| Texte fourni |
Le ministre évoque une hypothèse très alarmiste concernant l’élection présidentielle de 2024 aux USA, sans préciser quel candidat et quel parti il évoque. Il se réfère ainsi à des indications venues de Washington, des milieux bureaucratiques militaires, – qui, eux aussi, évoquent une perspective post-2024 extrêmement dangereuse, quel que soit l’élu. Selon notre point de vue, il s’agit d’indications venues directement de milieux militaires US (le Pentagone), qui semblent décidés à abandonner le soutien à l’Ukraine pour concentrer ce qu’il reste de forces aux USA dans la région Asie-Pacifique. La campagne pour les présidentielles pourrait effectivement fournir l’occasion d’un tel revirement, toujours selon les milieux militaires, notamment en torpillant l’influence des neocon.

Voici donc les plaintes angoissées du ministre allemand de la défense, qui semble avoir été sérieusement chapitré par ses propres militaires. (Le ministre Pistorius a été récemment nommé, pour remplacer, pour cause de scandale, la ministre initialement désignée. Il semble que les militaires ont profité de ce changement forcé pour favoriser la nomination d’une personnalité sensible à leur cause qui est nettement de prendre toute la distance possible du conflit ukrainien.)

« Les membres européens de l'OTAN pourraient avoir des difficultés à soutenir Kiev dans son conflit avec la Russie après les élections américaines de 2024, a averti le ministre allemand de la défense, Boris Pistorius. L'aide de Washington à l'Ukraine sera probablement réduite quels que soient les résultats, a-t-il déclaré à Welt am Sonntag dans une interview publiée samedi.

| La consigne |
Prolongez le texte sur les propos du ministre allemand de la défense au sujet de l'aide à l'Ukraine, à partir de l'endroit où il s'arrête.

| Données présentées |
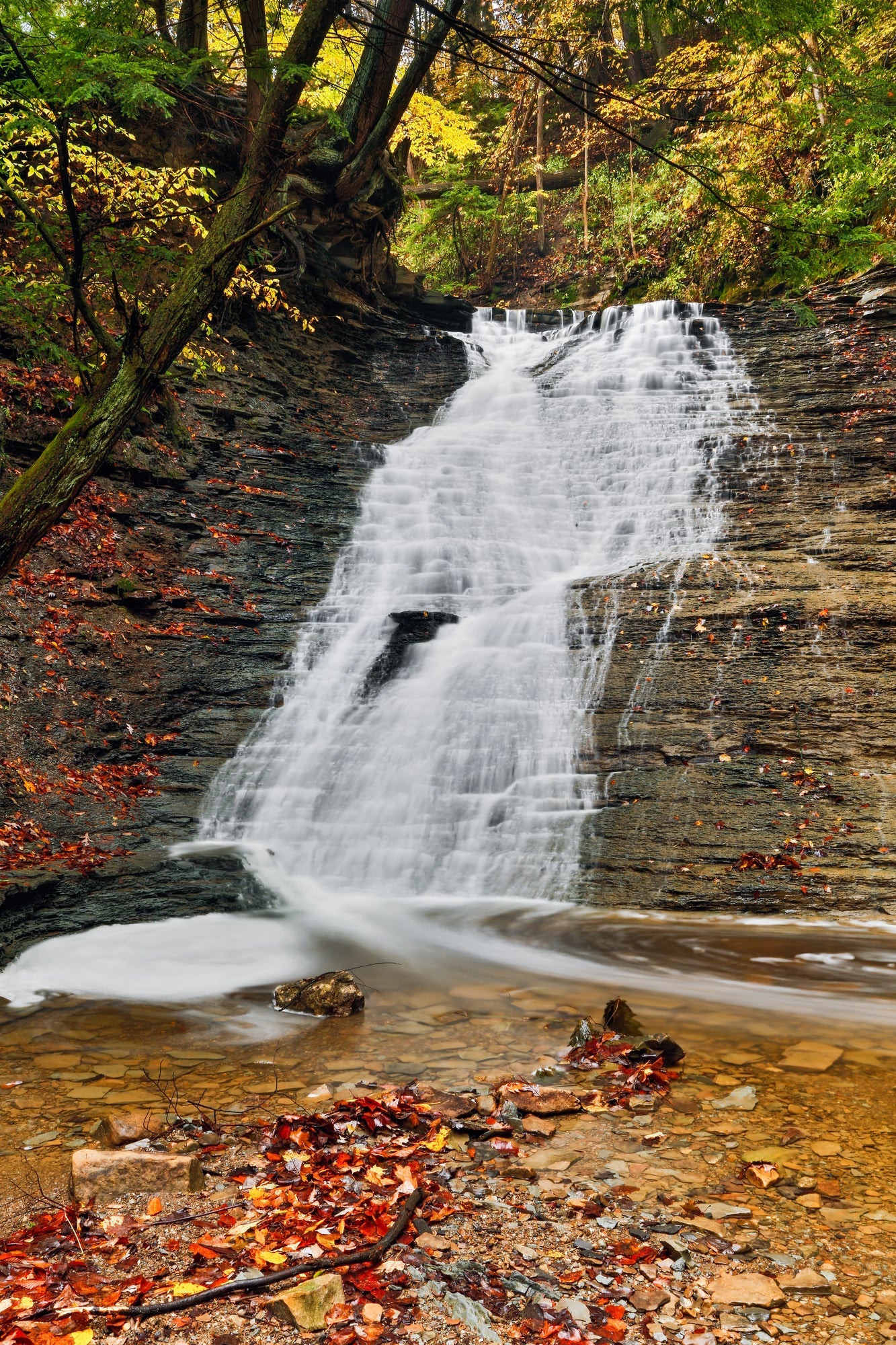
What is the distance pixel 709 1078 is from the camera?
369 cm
==
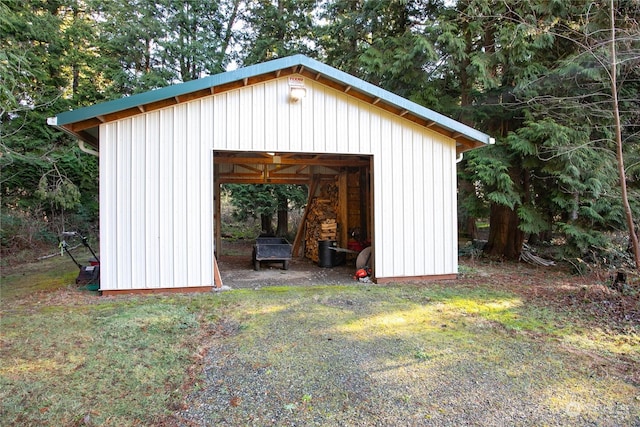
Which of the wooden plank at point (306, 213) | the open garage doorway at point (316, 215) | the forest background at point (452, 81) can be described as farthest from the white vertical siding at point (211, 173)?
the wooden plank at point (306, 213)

| Résultat ci-dessous |
» Les États-Unis devront accorder plus d'attention à la région indo-pacifique après 2024, même si un président "pro-européen" remporte les élections, a déclaré Pistorius, tandis que le pire des scénarios pourrait condamner le soutien de l'Occident à Kiev, a-t-il averti.

»"Si le pire des scénarios se réalise et qu'un président américain, qui s'est éloigné de l'Europe et de l'OTAN, entre à la Maison Blanche, nous aurons des défis qui sont actuellement inimaginables", a déclaré Pistorius. L'Europe devra alors "compenser" la réduction de l'engagement américain en faveur de la défense du bloc militaire "en plus de ce que nous faisons déjà aujourd'hui", a-t-il ajouté.

Pistorius a également déclaré que les problèmes de défense de l'Allemagne ne seront pas résolus d'ici là. Les problèmes d'approvisionnement et de financement auxquels l'armée allemande est confrontée depuis des années ne seront probablement pas résolus avant 2030, a fait remarquer le ministre. Il a également indiqué que les stocks de l'armée étaient limités et a refusé de promettre davantage de chars de fabrication allemande à l'Ukraine. »

Il s’agit d’une indication de plus d’un processus d’un affaiblissement, voire d’un effondrement de la puissance technologique et militaire des pays du bloc-BAO. Bien entendu, cet affaiblissement-effondrement affecte également les économies occidentales. Tout cela est une conséquence directe de la crise ‘Ukrisis’, dont on mesure chaque jour à la fois la puissance, la profondeur et la généralisation.

Du coup, une hypothèse sort de plus en plus renforcée, quant à la stratégie et aux buts politiques de la Russie dans sa guerre en Ukraine : l’hypothèse d’une durabilité maximale, une fois constatés et confirmés les effets catastrophiques de cette guerre sur les puissances occidentales, et en conduisant la situation jusqu’à sa rupture. Dans ce cas, toutes les perspectives militaires envisagées, notamment de grande offensive russe, sont écartées ou laissées en réserve, au profit de cette hypothèse où l’aspect politique prend une place considérable et où les effets principaux de la guerre doivent être indirects.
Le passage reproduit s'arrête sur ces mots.